_TEXTAUSZUG_:
____

Der nordkoreanische Machthaber Kim Jong-un geht wieder auf Konfrontationskurs. Er habe im Osten des Landes mehrere Kurzstrecken-Raketen getestet, meldeten südkoreanische Armeekreise. Das zeigt deutlich: Die Abrüstungsgespräche mit Nordkorea befinden sich in einer Sackgasse.
Dabei wäre Nordkorea dringend auf eine Lockerung der Sanktionen angewiesen, denn das Land leidet unter der schlimmsten Missernte seit zehn Jahren. Mehrere UN-Organisationen schlagen Alarm.
300 Gramm Nahrung pro Tag
Die täglichen Nahrungsrationen sind Anfang des Jahres von 380 Gramm auf 300 Gramm pro Person gekürzt worden. Ernährungs- und Landwirtschaftsvertreter der UNO haben sich vor Ort ein Bild gemacht – und sind besorgt.

____

_BEREITGESTELLTES MATERIAL_:
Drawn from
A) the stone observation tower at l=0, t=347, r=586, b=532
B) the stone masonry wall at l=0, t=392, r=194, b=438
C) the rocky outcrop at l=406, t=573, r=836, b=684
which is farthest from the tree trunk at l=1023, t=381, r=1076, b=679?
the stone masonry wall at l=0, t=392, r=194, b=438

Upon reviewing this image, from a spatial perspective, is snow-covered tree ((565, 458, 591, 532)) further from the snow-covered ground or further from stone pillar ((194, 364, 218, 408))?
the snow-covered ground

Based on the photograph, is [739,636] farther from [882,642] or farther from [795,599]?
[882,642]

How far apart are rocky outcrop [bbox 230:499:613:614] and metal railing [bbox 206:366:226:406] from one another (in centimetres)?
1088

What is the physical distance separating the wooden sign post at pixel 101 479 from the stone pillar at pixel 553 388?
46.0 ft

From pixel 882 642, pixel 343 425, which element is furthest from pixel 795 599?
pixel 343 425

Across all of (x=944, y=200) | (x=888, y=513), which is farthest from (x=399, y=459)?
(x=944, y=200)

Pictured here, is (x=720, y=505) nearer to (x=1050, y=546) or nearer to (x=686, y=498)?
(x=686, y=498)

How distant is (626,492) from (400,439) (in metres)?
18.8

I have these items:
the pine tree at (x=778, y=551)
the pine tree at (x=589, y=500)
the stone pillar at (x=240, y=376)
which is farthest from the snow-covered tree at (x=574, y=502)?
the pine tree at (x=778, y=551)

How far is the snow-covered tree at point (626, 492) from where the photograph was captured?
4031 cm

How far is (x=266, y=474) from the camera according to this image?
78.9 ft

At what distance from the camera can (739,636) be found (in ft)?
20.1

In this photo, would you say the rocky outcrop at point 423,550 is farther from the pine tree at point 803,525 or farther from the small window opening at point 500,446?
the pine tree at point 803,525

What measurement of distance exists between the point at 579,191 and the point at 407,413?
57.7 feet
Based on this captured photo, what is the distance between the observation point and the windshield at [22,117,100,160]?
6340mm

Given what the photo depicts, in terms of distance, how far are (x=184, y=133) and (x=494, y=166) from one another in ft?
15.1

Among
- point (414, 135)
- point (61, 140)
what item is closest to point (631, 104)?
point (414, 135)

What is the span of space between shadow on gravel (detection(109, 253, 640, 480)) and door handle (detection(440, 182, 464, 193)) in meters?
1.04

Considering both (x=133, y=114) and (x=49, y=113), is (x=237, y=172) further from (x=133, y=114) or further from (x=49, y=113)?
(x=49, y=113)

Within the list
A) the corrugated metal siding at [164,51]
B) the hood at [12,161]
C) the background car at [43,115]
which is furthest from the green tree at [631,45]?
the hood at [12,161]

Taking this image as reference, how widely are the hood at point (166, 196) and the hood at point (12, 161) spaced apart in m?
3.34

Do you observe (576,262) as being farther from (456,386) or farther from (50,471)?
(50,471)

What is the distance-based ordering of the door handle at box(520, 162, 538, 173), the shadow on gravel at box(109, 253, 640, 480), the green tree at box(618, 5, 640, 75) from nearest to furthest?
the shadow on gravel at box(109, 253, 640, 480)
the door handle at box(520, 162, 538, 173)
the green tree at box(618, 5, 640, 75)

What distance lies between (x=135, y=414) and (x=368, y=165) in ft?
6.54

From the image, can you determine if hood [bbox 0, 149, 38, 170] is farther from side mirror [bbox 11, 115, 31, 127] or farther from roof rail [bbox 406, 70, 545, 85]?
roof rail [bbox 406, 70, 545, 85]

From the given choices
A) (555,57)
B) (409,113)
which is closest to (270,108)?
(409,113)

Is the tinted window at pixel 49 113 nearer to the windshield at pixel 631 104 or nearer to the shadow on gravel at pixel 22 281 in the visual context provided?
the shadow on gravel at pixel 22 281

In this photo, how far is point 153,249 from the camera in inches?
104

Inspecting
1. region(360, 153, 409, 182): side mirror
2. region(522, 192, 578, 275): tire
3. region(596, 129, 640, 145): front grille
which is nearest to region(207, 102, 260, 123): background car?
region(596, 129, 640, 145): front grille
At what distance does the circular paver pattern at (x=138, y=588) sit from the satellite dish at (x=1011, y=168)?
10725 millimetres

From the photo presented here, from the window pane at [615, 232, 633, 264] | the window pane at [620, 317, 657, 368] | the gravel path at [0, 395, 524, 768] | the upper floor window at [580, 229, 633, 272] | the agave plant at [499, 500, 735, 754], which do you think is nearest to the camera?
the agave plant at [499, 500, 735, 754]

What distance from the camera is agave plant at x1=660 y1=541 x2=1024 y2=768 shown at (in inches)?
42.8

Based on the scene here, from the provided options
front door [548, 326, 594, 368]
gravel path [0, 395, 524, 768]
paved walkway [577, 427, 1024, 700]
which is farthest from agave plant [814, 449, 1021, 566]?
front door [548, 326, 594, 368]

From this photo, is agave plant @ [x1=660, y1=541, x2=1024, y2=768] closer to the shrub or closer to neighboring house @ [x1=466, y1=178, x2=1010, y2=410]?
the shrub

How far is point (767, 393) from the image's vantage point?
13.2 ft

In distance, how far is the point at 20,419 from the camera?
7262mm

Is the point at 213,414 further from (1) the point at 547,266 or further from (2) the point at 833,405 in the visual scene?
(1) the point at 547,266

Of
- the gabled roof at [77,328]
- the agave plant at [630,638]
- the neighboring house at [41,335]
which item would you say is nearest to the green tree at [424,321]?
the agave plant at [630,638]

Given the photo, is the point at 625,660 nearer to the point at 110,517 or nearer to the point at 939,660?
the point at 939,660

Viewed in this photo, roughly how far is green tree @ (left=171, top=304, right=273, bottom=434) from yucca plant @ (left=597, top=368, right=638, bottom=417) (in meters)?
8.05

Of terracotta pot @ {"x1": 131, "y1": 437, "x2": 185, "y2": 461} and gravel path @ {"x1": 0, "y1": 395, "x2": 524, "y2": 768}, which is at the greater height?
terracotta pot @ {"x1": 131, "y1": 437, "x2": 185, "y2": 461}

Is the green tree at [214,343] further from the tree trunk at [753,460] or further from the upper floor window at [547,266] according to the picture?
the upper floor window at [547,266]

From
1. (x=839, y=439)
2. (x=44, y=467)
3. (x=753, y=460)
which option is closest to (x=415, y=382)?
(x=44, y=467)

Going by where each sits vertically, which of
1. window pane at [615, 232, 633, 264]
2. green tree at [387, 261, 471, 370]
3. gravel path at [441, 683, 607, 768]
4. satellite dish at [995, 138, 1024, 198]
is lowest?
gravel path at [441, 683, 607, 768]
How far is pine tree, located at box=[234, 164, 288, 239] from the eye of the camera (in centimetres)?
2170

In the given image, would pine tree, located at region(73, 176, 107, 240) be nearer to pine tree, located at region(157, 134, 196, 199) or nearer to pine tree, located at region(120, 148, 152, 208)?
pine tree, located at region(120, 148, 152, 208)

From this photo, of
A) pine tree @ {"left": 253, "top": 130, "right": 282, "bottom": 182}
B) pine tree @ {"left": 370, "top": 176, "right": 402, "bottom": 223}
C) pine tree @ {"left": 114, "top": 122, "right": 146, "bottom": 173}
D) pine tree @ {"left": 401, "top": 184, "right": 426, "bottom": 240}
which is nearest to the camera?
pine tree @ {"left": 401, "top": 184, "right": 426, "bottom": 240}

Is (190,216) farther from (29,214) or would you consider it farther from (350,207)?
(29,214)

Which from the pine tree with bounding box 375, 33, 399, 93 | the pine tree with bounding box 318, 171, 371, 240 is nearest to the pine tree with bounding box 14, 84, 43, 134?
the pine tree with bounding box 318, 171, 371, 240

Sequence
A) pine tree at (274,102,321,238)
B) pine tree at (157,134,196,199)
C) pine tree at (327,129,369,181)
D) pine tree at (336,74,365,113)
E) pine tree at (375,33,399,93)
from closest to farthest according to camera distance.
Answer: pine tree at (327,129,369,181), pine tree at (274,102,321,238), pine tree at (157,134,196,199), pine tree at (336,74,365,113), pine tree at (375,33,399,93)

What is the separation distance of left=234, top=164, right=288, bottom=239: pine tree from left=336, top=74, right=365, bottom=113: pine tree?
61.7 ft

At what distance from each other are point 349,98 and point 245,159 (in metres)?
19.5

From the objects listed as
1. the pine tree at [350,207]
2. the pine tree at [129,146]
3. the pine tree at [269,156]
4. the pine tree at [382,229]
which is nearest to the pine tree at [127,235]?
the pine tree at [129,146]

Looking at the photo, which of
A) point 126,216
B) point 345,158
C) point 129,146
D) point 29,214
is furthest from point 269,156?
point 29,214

____

_AUFGABE UND ANFORDERUNGEN_: Schreibe den Text über Nordkoreas Raketentests und die Nahrungsknappheit im Anschluss an seinen letzten Satz weiter.

_LÖSUNG DER AUFGABE_:
«Unsere Experten haben mit Bauern und lokalen Behörden-Vertretern gesprochen und Kinderheime besucht. Klar ist für uns: Dürren, Hitzewellen und Hochwasser haben die Nahrungsmittelproduktion stark beeinträchtigt», sagt Nicolas Bidault, Co-Leiter der Hilfsmission des Welternährungsprogramms (WFP) der UNO.
Reis und Sauerkraut, kaum Eiweiss
Auch die Aussichten für die Ernte in diesem Jahr seien besorgniserregend, sagt WFP-Sprecher Herve Verhoosel. Zumal neben schlechten Klimabedingungen auch ein Mangel an Treibstoff, Düngemitteln und Ersatzteilen die Not der Landwirtschaft verstärke.
Am stärksten betroffen sind Kinder, Kleinkinder und Frauen.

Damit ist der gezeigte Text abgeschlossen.